Please explain, using the CREATE TABLE page below, how a FLOAT value less than or equal to -1.7E+308 is treated.

*Article*
------------------------------------------------

CREATE TABLE

Documentation

VoltDB Home » Documentation » Using VoltDB

< previous

table of contents

next >

CREATE TABLE

CREATE TABLE — Creates a table in the database.

Synopsis

CREATE TABLE table-name (
column-definition [,...]
[, constraint-definition [,...]]

) [ttl-definition] ;

column-definition: column-name datatype [DEFAULT value ] [ NOT NULL ] [index-type]

constraint-definition: [CONSTRAINT constraint-name] { index-definition | limit-definition }

index-definition: {index-type} (column-name [,...])

limit-definition: LIMIT PARTITION ROWS row-count [EXECUTE (delete-statement)]

index-type: PRIMARY KEY | UNIQUE | ASSUMEUNIQUE

ttl-definition: USING TTL value [time-unit] ON COLUMN column-name
[BATCH_SIZE number-of-rows] [MAX_FREQUENCY value]

time-unit: SECONDS | MINUTES | HOURS | DAYS

Description

The CREATE TABLE statement creates a table and its associated columns in the database. The supported datatypes are described in Table A.1, “Supported SQL Datatypes”.

Table A.1. Supported SQL Datatypes

SQL Datatype	Equivalent Java Datatype	Description
TINYINT	byte	1-byte signed integer, -127 to 127^[a]
SMALLINT	short	2-byte signed integer, -32,767 to 32,767
INTEGER	int	4-byte signed integer, -2,147,483,647 to 2,147,483,647
BIGINT	long	8-byte signed integer, -9,223,372,036,854,775,807 to 9,223,372,036,854,775,807
FLOAT	double	8-byte numeric, -(2-2^-52)·2¹⁰²³ to (2-2^-52)·2¹⁰²³ (Note that values less than or equal to -1.7E+308 are interpreted as null.)

------------------------------------------------

*Records shown*
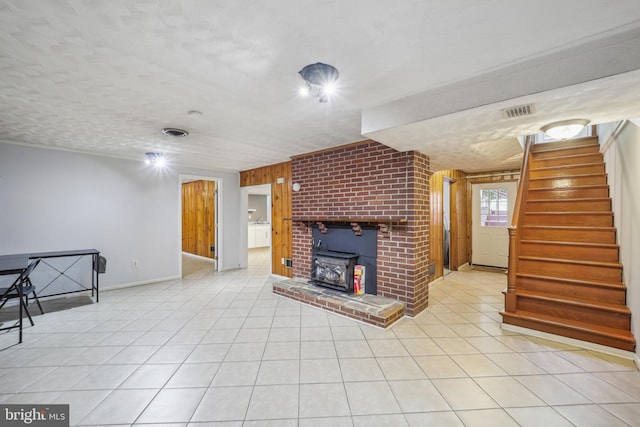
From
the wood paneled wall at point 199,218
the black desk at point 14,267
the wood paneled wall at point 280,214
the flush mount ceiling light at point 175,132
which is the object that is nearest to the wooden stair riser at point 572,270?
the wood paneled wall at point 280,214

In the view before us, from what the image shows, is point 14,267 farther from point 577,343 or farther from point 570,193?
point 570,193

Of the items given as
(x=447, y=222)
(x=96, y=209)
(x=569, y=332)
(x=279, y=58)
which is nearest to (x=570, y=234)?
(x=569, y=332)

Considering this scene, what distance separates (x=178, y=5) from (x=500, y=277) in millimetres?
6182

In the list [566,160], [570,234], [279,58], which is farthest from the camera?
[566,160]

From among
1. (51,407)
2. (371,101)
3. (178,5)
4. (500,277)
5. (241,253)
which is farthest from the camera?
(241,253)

------------------------------------------------

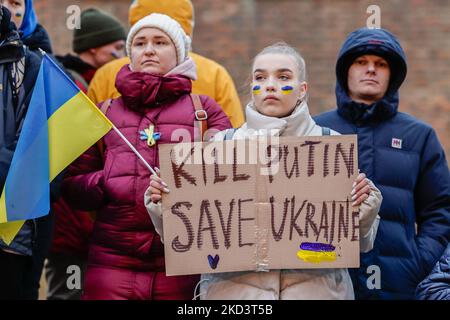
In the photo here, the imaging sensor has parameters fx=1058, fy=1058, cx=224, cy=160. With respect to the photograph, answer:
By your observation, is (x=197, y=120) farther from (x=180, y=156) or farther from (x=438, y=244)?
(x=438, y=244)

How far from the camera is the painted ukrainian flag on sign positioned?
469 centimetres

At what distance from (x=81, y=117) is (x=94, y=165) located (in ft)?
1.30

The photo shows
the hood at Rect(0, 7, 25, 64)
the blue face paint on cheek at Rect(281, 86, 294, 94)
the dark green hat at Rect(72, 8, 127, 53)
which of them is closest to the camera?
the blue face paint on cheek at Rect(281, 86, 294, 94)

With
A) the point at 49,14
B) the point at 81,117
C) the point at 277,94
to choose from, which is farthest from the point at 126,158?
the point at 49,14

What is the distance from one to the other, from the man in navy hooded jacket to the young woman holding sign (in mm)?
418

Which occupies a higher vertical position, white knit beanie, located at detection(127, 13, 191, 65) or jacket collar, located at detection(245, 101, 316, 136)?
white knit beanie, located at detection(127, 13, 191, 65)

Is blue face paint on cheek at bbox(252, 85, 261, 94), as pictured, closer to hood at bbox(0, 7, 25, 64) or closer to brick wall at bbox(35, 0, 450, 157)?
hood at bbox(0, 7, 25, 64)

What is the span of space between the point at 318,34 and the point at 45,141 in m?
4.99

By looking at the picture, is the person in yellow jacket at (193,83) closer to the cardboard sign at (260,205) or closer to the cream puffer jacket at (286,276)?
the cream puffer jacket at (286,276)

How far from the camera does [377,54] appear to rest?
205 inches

------------------------------------------------

*Response to the exercise*
Such a value is interpreted as null. FLOAT is an 8-byte numeric type that the page pairs with the Java double.